Within a few days, the Board announced that it had elected board member Dennis Chookaszian as Chairman. No word yet on which unlucky CFO will be hired to face the fires of investor displeasure over the stock’s performance (see below).

It’s bad enough when a chairman and three board members split — allegedly in support of now-ex chairman Phil Pead — but when your CFO leaves, a girl’s gotta wonder whether financial improprieties will turn up later. Now, let’s be clear, I’m not suggesting that there are ANY financial issues that I know of myself, directly, but it’s never a nice thing to see Mr. CFO shove off so quickly.

What we do know is that Allscripts was slapped with a suit in 2009 alleging the company broke federal securities laws when it went live with the latest version of its EMR. Current CEO Glen Tullman and now departed CFO William Davis were named as defendents.
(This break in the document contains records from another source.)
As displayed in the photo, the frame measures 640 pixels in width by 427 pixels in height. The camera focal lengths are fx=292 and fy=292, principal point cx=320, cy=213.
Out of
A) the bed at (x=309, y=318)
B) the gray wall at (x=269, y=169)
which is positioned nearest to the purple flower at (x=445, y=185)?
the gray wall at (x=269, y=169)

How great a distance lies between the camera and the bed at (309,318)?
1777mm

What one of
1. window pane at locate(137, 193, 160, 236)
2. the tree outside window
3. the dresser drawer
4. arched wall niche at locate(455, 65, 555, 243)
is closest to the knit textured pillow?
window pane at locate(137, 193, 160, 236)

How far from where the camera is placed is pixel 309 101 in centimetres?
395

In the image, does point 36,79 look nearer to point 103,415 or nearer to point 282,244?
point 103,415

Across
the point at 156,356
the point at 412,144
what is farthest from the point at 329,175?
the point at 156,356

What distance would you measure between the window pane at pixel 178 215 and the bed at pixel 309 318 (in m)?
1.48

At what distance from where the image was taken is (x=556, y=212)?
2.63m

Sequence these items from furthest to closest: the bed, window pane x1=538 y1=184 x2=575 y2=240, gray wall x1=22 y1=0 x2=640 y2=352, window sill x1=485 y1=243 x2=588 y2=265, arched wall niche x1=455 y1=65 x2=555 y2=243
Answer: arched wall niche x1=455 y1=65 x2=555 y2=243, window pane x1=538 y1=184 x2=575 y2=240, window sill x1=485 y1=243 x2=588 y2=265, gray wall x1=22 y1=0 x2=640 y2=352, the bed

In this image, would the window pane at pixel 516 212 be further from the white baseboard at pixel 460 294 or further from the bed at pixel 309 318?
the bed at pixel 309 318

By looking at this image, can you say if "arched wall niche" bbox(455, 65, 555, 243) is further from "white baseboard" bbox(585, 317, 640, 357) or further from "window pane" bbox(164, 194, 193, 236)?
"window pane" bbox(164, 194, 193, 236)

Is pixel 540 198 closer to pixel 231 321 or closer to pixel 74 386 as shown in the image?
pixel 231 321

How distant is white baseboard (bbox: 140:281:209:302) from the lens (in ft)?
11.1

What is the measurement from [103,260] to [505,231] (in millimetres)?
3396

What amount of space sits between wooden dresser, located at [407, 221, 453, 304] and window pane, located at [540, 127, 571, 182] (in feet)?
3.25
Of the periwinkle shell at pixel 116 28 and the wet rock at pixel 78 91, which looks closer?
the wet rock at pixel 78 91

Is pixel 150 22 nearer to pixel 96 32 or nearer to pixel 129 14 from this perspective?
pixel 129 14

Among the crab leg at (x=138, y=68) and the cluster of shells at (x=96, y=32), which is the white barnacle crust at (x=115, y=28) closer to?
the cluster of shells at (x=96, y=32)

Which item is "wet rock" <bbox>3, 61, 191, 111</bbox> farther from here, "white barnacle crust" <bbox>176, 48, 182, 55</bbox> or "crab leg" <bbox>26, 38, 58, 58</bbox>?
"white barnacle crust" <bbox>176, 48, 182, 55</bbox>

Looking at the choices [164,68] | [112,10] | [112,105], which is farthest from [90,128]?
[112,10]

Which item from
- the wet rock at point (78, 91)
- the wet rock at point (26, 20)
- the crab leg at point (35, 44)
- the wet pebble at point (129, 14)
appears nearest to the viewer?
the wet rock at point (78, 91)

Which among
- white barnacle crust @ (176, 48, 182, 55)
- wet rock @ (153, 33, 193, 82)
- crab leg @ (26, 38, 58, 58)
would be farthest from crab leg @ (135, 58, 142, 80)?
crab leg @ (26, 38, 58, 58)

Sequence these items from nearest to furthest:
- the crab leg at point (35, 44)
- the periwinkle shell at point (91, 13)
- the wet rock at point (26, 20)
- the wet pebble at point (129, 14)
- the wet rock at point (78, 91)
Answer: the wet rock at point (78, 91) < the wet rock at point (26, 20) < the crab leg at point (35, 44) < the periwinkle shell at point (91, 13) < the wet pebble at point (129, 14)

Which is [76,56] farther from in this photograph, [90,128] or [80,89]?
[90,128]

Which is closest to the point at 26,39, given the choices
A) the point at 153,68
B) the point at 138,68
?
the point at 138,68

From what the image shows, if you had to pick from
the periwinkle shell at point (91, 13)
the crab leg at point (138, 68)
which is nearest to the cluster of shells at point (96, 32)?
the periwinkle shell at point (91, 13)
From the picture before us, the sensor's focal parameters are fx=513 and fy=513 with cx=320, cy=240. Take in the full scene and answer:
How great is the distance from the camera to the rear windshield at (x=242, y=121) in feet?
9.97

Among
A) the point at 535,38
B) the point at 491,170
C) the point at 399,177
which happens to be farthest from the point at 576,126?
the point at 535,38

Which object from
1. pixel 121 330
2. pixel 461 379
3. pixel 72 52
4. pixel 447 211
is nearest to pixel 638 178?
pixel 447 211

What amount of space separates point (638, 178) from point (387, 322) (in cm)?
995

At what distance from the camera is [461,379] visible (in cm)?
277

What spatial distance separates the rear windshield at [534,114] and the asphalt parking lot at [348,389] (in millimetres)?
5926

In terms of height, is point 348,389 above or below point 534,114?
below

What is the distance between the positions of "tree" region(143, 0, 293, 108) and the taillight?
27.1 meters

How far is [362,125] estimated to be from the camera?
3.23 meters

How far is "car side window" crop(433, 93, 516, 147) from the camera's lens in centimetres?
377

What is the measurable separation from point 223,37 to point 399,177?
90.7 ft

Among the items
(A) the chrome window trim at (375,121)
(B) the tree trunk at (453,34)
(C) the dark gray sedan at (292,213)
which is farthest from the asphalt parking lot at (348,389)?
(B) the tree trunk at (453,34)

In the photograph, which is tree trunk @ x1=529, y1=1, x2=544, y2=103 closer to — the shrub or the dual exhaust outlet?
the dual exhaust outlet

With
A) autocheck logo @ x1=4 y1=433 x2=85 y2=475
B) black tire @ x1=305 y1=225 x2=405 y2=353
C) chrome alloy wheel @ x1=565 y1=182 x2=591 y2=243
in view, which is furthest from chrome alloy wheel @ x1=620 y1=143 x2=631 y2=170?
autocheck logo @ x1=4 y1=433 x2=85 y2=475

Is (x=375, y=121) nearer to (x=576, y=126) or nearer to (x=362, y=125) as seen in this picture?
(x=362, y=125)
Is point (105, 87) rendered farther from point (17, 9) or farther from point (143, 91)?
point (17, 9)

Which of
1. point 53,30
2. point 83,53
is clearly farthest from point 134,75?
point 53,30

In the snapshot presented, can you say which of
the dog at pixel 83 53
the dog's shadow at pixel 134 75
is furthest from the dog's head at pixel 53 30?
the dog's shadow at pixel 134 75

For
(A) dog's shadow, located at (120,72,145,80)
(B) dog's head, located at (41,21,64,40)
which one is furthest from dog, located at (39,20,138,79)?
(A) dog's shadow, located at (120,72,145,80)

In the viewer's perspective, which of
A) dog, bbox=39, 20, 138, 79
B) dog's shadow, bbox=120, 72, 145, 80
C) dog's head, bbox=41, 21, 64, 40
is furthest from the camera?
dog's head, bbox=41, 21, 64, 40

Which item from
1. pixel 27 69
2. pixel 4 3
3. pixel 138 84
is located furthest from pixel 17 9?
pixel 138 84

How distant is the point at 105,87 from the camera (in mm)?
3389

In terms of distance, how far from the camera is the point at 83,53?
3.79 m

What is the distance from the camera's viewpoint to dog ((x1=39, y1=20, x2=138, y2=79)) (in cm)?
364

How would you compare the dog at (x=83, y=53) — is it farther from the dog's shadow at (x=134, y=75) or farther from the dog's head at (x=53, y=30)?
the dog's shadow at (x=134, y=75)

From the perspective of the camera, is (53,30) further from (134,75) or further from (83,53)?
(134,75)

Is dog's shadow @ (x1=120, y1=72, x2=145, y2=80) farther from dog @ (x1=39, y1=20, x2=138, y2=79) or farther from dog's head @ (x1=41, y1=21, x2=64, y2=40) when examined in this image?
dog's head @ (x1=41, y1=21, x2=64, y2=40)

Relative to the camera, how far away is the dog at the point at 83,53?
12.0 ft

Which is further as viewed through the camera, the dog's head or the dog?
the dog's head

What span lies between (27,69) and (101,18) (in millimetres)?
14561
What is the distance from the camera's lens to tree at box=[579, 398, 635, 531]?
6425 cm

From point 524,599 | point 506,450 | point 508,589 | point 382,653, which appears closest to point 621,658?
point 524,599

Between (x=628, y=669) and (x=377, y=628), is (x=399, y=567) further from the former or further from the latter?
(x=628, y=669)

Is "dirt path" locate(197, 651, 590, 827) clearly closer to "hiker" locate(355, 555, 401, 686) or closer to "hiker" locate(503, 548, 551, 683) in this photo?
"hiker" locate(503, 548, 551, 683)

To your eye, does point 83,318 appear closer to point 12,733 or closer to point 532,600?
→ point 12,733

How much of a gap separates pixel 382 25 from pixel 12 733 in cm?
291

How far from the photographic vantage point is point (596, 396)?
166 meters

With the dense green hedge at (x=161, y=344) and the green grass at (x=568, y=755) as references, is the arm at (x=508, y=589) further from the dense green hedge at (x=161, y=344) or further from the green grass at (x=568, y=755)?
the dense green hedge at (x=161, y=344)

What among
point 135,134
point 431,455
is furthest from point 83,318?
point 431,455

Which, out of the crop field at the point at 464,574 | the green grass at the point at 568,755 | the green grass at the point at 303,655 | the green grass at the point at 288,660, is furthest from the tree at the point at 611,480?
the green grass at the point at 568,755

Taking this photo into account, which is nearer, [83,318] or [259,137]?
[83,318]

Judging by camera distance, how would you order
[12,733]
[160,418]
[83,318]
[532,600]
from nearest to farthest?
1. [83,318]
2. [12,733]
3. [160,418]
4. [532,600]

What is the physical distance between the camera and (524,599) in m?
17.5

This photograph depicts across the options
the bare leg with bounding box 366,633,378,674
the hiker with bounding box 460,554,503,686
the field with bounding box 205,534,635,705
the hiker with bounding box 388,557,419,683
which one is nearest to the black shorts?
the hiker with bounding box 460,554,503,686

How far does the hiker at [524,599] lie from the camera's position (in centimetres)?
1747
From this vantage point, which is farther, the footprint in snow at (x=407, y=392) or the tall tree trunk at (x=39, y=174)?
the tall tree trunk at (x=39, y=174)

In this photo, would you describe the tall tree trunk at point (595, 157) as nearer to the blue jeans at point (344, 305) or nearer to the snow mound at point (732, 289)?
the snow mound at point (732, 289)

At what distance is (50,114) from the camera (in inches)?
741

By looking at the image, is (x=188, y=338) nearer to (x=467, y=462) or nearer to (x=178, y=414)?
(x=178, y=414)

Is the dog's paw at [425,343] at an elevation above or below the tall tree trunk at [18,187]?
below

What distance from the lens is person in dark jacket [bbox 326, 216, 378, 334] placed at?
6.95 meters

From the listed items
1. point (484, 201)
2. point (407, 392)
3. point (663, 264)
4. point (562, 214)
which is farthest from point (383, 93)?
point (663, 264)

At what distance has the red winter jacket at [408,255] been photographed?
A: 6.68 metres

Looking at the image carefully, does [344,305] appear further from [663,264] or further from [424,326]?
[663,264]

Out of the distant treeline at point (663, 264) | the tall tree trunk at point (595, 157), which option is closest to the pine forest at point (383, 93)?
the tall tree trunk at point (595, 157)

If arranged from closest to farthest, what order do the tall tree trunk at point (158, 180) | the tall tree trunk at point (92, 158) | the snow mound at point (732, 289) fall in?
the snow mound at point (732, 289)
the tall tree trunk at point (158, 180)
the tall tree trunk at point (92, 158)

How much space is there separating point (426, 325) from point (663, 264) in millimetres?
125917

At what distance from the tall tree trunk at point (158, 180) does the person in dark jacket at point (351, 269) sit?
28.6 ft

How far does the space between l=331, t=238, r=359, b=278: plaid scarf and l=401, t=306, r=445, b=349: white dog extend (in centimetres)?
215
The  accusations in the 2009 suit seem to boil down to that Allscripts failed to let customers know that it couldn’t afford to install its Touchworks 11 software properly on customer sites.

It gets even better

And now, even more fun. Perhaps to contribute to the gladiatorial atmosphere, one of Allscripts’ largest shareholders demanded Monday April 30 that its chief executive Glen Tullman resign.  (If I were Tullman I’d say “the heck with that,” gather a group of investors and buy the darned thing out from under them. Mr. Tullman, go for it!)

Anyway, it seems that HealthCor Management LP, which owns about 5 percent of Allscripts outstanding shares, thinks execs have done a bad job building the value of the stock. The fund said the stock  is “being valued well below any reasonable acquisition price,” at its Friday close of $10.30.  Other investors seem to agree with HealthCor, as the stock went  up 7.73 percent to $11.10 at the close of trading on Monday April 30.

To make sure nobody panics, the company has hurriedly announced a $200 million stock repurchase  plan, adding to a plan announced a year ago which still contains $148 million for repurchase. That should do something to keep the stock from careening down a greased slide.

Why, oh why?

Now, to the real question. Why the big shakeup in the boardroom at a time when EMR/EHR companies are extremely vulnerable to market shifts and missteps? I can’t say I’ve found any concrete reason in my research, other than storied “differences of opinion over the direction of the company.”

The financials, while they could probably be much stronger, aren’t exactly pathetic. We’ve got a 5.1 percent profit margin, quarterly revenue growth year over year of 25.5 percent and a P/E (ttm, intraday) of 28.52.  The only obvious disappointment is the big drop in share price, which fell nearly 50 percent over the last 52 weeks of trading.

And in a somewhat ironic twist, it seems that Allscripts is touting some variant of the software Eclipsys had (Touchworks) when it first ran into SEC trouble.  Allscripts may not like the guys behind the technology, but it likes the technology for sure. (Actually, I’m eager to learn more what Allscripts is doing there — drop us a note on our contact us page if you have more information.)

  In the view of your friend and mine Mr. HISTalk, “No matter what explanations are provided, the casual observer might conclude that Glen (Tullman) staged a coup that cost the company four board members and its CFO at the worst possible time.” What do you think?